My kids are in the world! My first ever publication is Patient Was the Doctor, a hefty 7,100-word short story with Analog Science Fiction and Fact, in the July/August 2025 issue. Electronic and box subscriptions are always available, and paper copies should be available soon in stores like Barnes and Noble and Kepler’s. Behold, the official magazine cover in its tentacular glory!

I’m delighted to report my story happens to include tentacles, too. I pulled together some stock photos from Pexels and composited a little poster.
The main character in this one is a clinical psychologist, inspired by my experiences as a mental health worker. While I have never personally worked with an alien (that I know of), this is about the radical transformations that we, therapists, experience through our work. It is NOT just the patient who learns and changes. I also drew from the queer and otherwise non-traditional families in my life and, of course, a love for octopuses.
A million thanks to editors Trevor Quachri, Emily Hockaday, and Kevin Wheeler, as well as my beta readers Upa, Amy, Courtland, Victoria, Jonathan, Gloria, and others that I’m rushing too much to recall (love y’all, sorry). Additional thanks are owed to those who helped me with the technicalities of publication, including my literary agent, Ernie Chiara.
Here is my second story, titled milt (2,300 words)! It was published by the British Science Fiction Association’s in the anthology Fission #5, just yesterday on Amazon UK. I eagerly await my author copies! I am honored to be sharing a table of contents with such writers as J.L. Akagi and Gareth Powell, and joining my friend, the inimitable Angela Liu, in this lovely annual publication. Here’s the cover:

Buy on Amazon UK
Or on Amazon USA
(Free on Kindle Unlimited)
And my animated poster for this charming specimen (warning: it DOES have audio).
Next week, I’ll promote milt at the British Science Fiction Association’s Annual General Meeting online! I look forward to sharing my inspirations and the source of this idea, which include simply inverting everyone’s favorite horror trope: the haunted house. What if the malevolent force animating your home was human and the victim was not. (Also, what if horny was plot.)
Editors Eugen Bacon and Gene Rowe were a delight to work with. I am so honored to make the cut, out of almost 450 submissions.
I’ll eventually throw ‘how I made these videos’ into my newsletter. Obviously everyone subscribes to author newsletters in order to get amateur video editing advice.

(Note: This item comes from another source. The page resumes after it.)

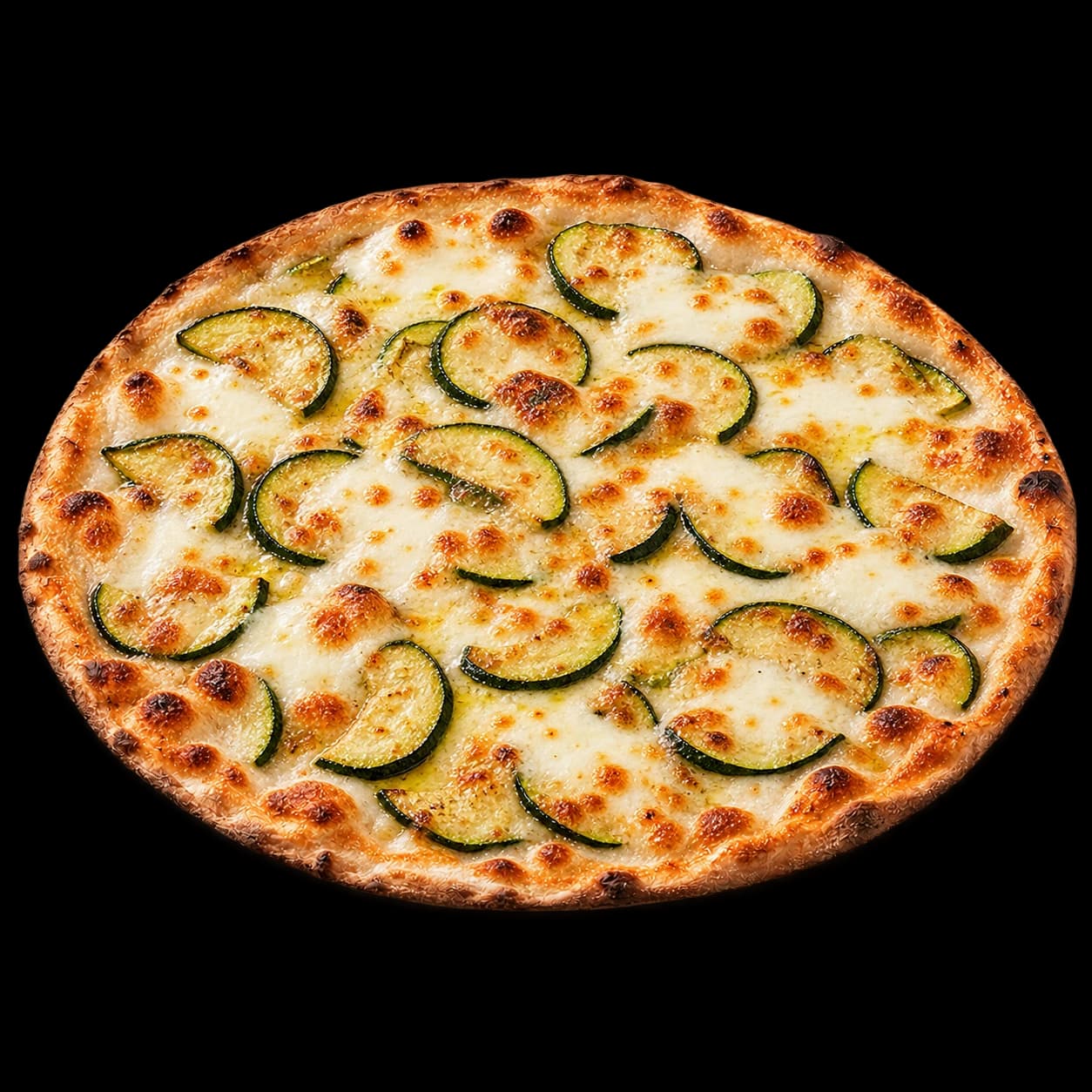 Zucchine e mozz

These two stories come on the heels of working for years on developing my own style and approach to writing short stories. I cut my teeth on NYC Midnight‘s prompt-driven flash fiction challenges, where I joined with friends and we beta read for each other. With NYCM, I learned how to stand out by writing something a little weird, veering off the (wildly subjective) beaten path. However, some very long breaks cut up these short fiction efforts, when I focused on novels to reevaluate my techniques.
Just last year, friends showed me Megan Chee’s The Giants Among Us, and A Well Fed Companion by Congyun Gu, both of which made me cry in different ways. Just like that, the short story urge was back! To these new efforts, I brought comfort in writing my own identities (intersectional) for the first time, and a fresh new fluidity with extracting essences from my job, my grief history, my observations of my niece’s early life, even my anxieties about the state of the country, and speculating about them in fiction. Writing these pieces was unlike anything I’d ever tried before. While I was familiar with tropes and genre conventions, making them my own activated parts of my brain that were both monstrously effortful and incredibly inspiring.

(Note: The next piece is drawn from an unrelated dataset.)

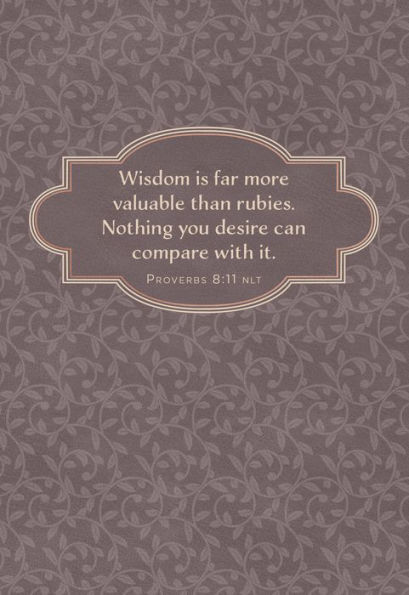 Wisdom for Today: 365 Daily Devotions from the Book of Proverbs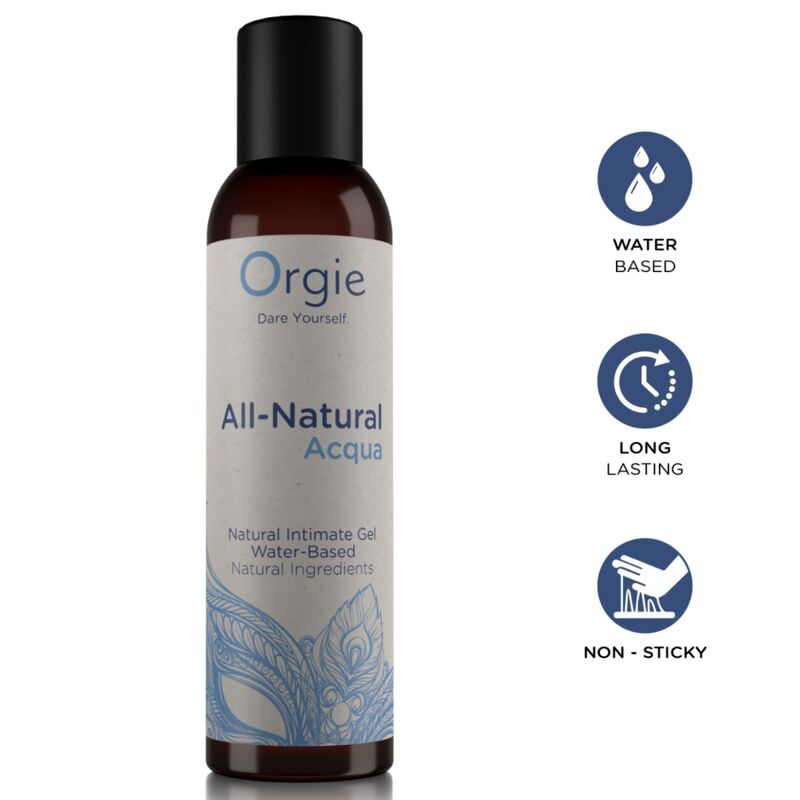 ORGIE Acqua lubrikant na bazi vode 150 ml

These publications also, incidentally, represent the second and third times I’ve ever gotten paid for my writing. Altogether, I’ve made almost $900, which is a delightful amount of sushi money.
I am delighted to report, these two short stories were the sample that got me into Clarion West 2025! That’s right. Your girl is obligated to write even more stories, despite her penchant for naps. Not sure whose big idea that was.